━━━ MATERIAL FOR THE TASK ━━━

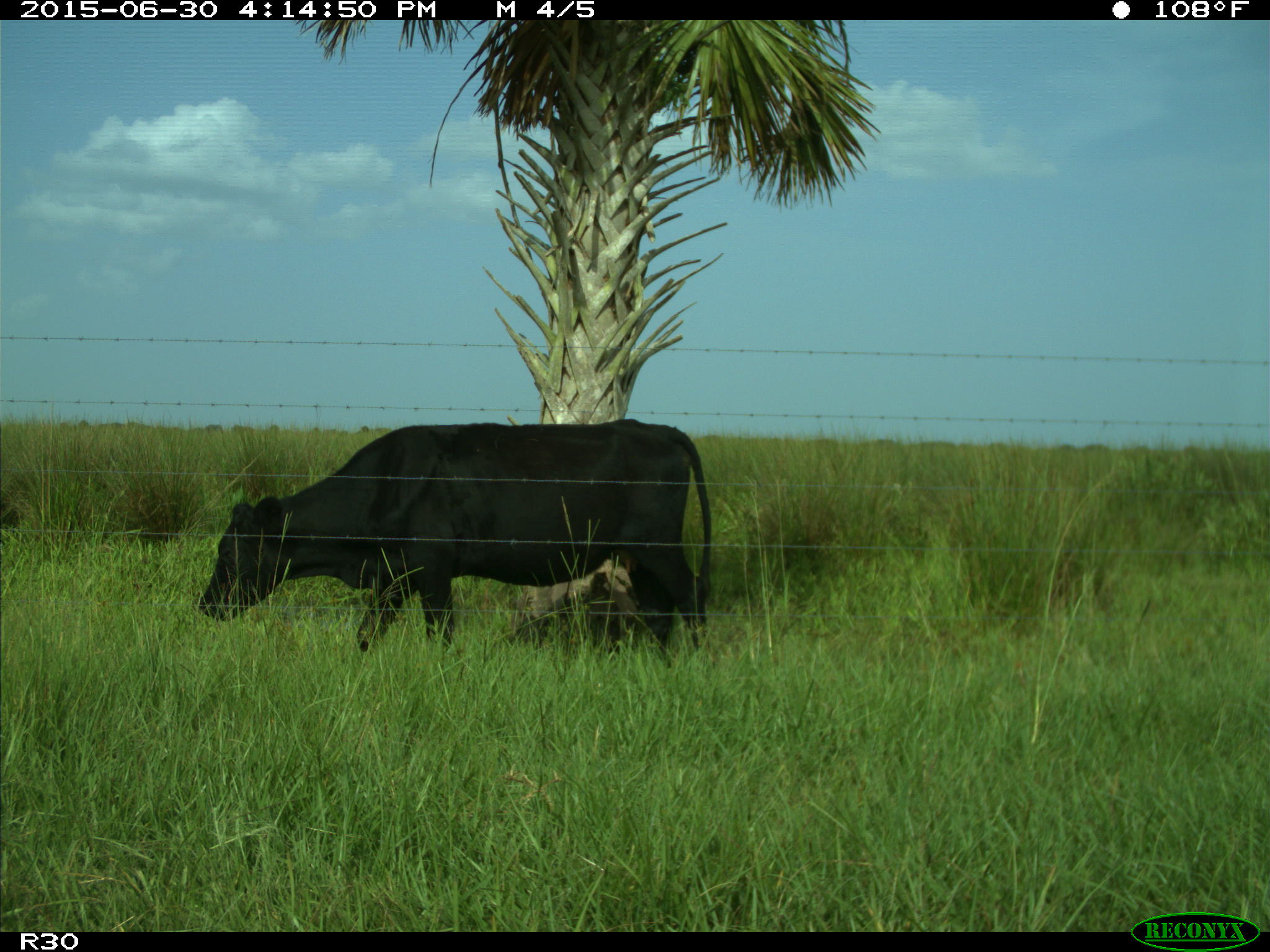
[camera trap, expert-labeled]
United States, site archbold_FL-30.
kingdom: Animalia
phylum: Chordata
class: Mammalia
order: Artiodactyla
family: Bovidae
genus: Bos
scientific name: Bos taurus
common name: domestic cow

━━━

## [TASK]
Give again the closing portion of the entries, from the line with "class: Mammalia" through the last line. Keep it exact and add nothing.

## [SOLUTION BELOW]
class: Mammalia
order: Artiodactyla
family: Bovidae
genus: Bos
scientific name: Bos taurus
common name: domestic cow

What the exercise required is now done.